• **Work instructions**
Wherever a line in the material contains the word "site", copy that line.

• **Task material**
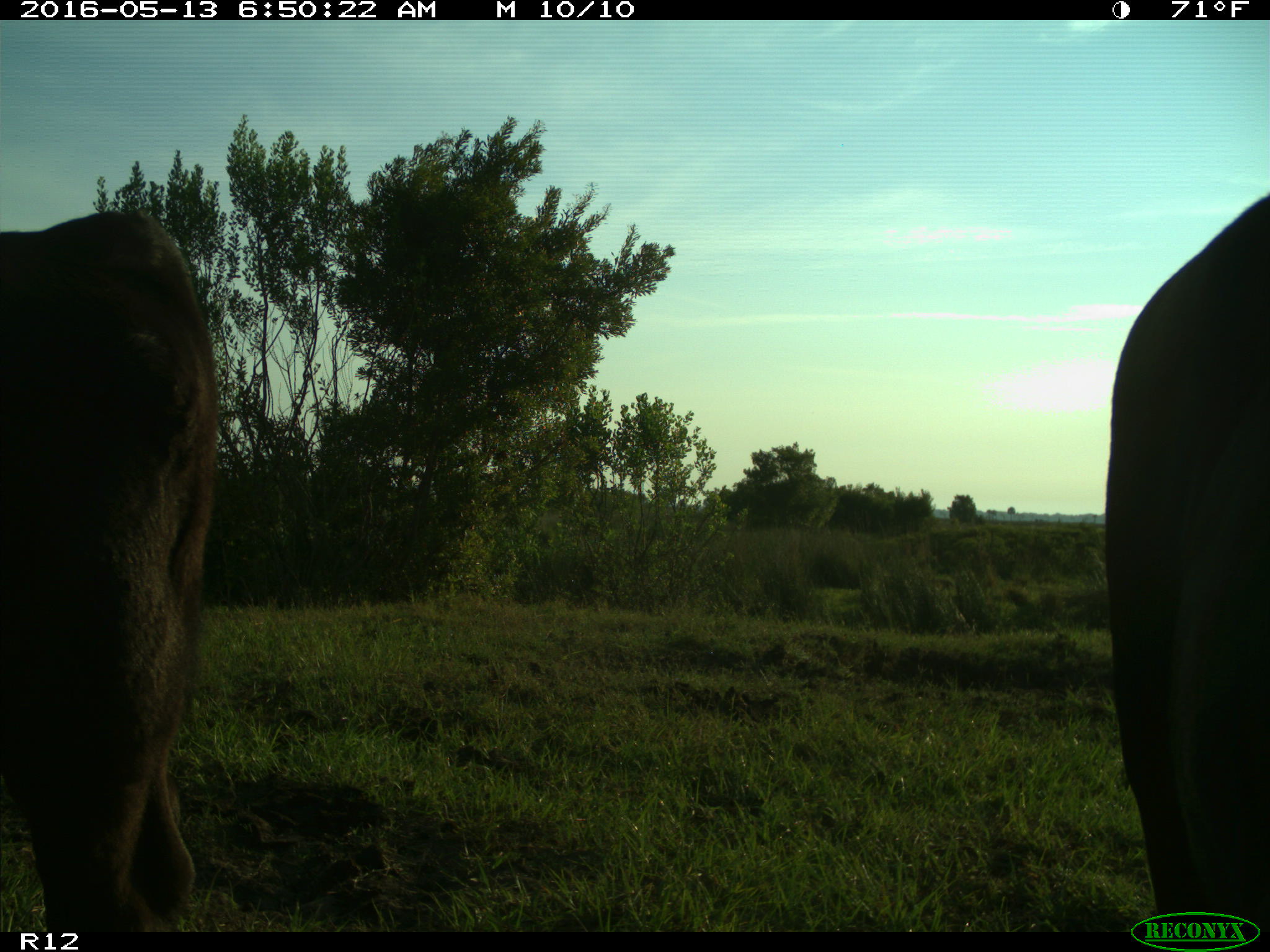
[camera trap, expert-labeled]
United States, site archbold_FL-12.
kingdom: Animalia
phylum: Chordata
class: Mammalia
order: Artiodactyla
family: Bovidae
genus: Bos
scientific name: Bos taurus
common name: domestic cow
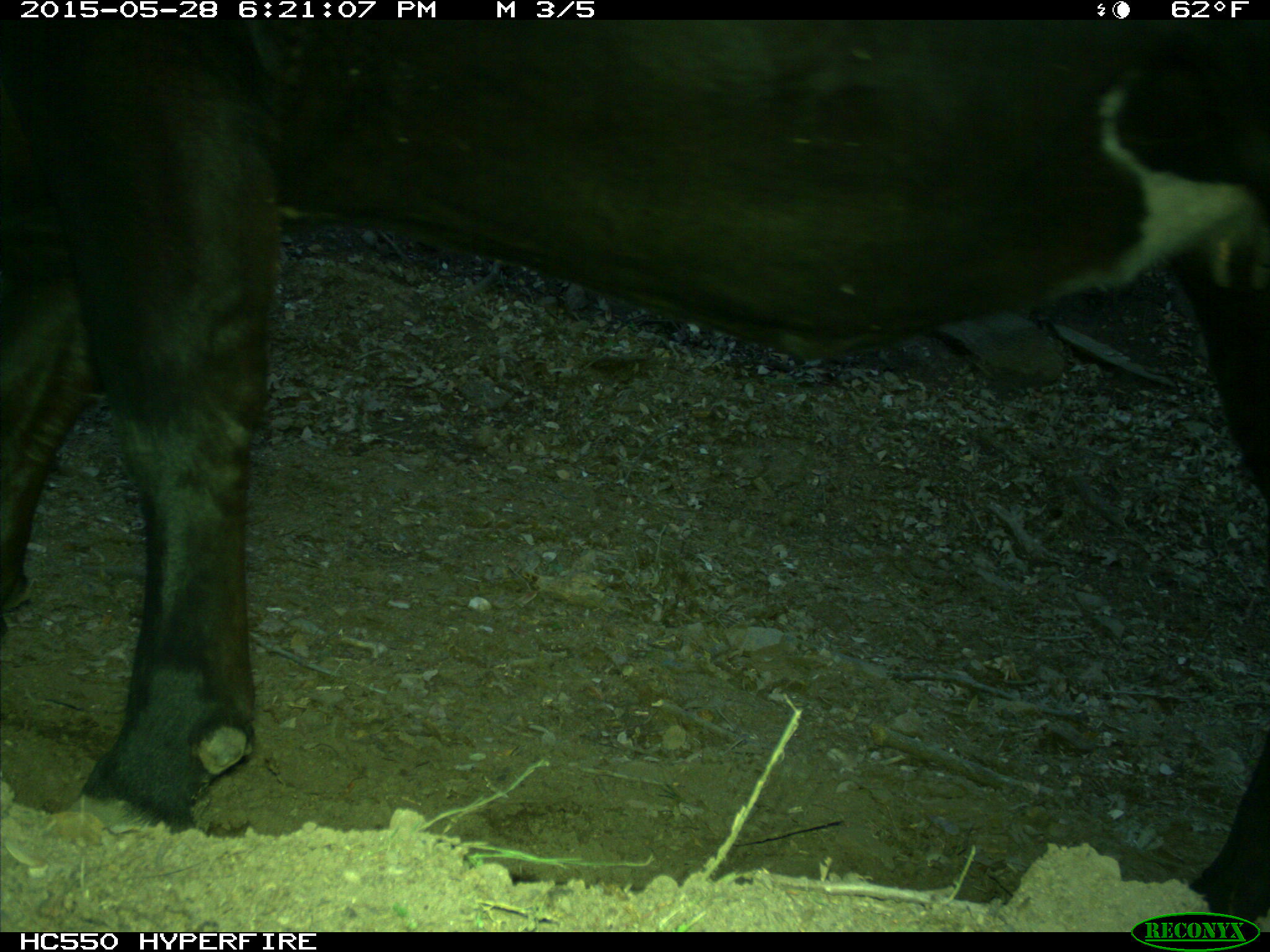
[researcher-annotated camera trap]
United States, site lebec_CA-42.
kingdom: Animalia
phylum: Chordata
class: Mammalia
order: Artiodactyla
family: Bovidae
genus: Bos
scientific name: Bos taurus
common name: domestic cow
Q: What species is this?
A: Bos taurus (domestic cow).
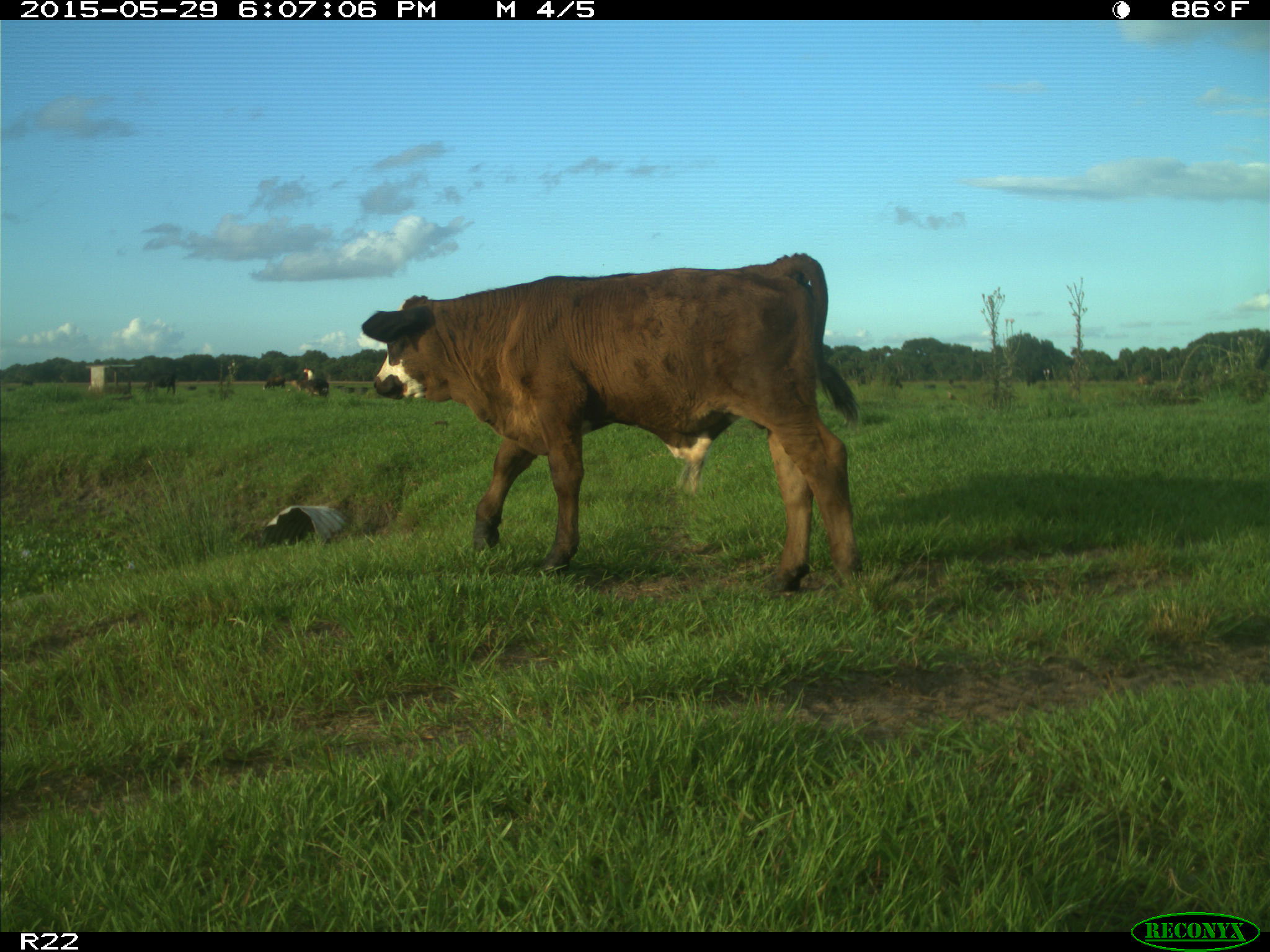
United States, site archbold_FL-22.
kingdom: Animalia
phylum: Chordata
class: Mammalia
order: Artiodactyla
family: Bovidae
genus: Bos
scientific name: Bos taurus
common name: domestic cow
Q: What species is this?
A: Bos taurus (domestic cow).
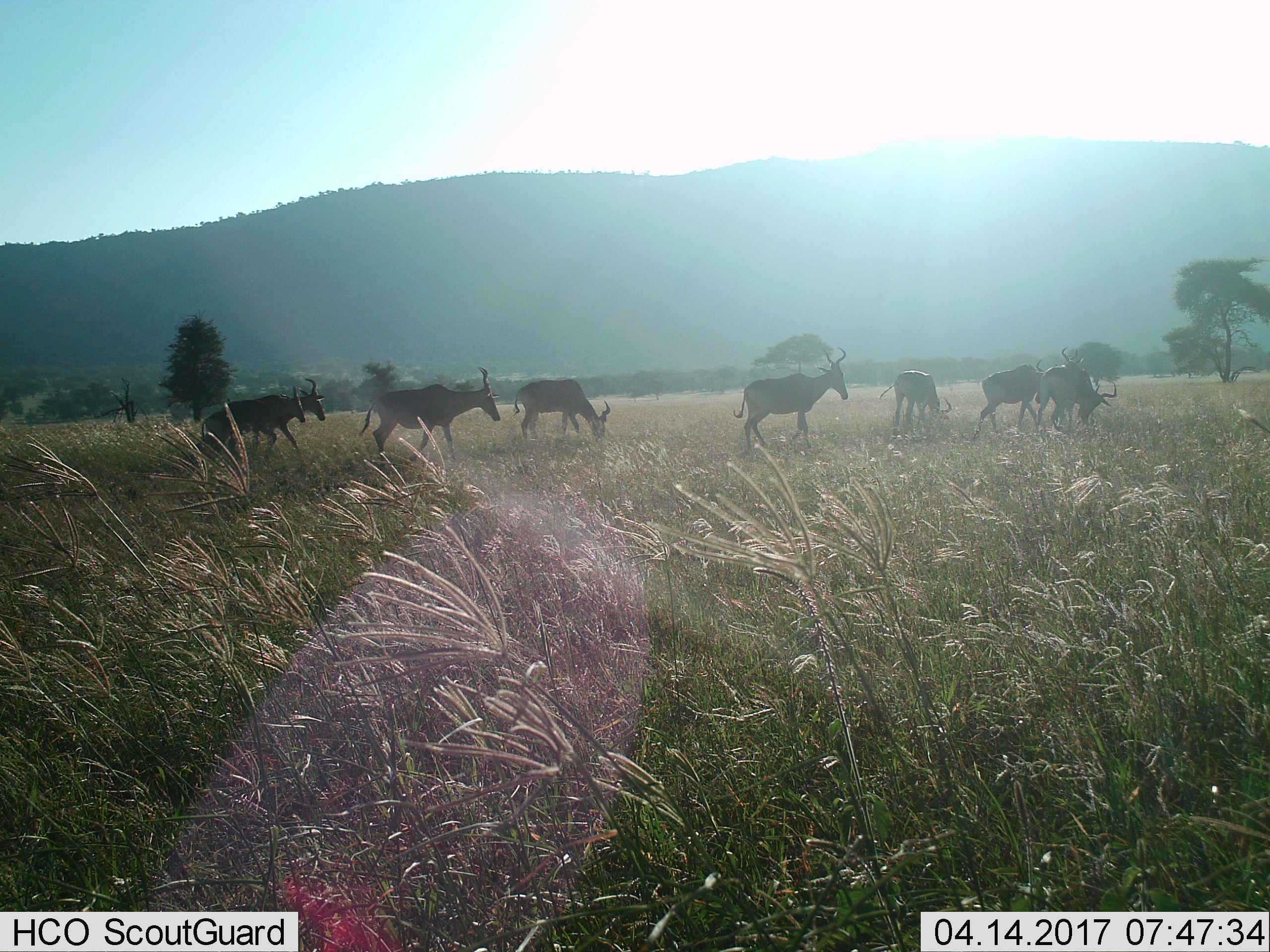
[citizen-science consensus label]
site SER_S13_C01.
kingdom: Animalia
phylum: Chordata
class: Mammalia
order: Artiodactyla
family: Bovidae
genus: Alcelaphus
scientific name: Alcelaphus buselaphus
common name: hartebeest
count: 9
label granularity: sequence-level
---
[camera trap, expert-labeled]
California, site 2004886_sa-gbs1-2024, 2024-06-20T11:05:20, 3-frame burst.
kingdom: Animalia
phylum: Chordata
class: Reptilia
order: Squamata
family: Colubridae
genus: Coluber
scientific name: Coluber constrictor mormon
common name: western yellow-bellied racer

• **Exercise answer**
United States, site archbold_FL-12.
United States, site lebec_CA-42.
United States, site archbold_FL-22.
site SER_S13_C01.
California, site 2004886_sa-gbs1-2024, 2024-06-20T11:05:20, 3-frame burst.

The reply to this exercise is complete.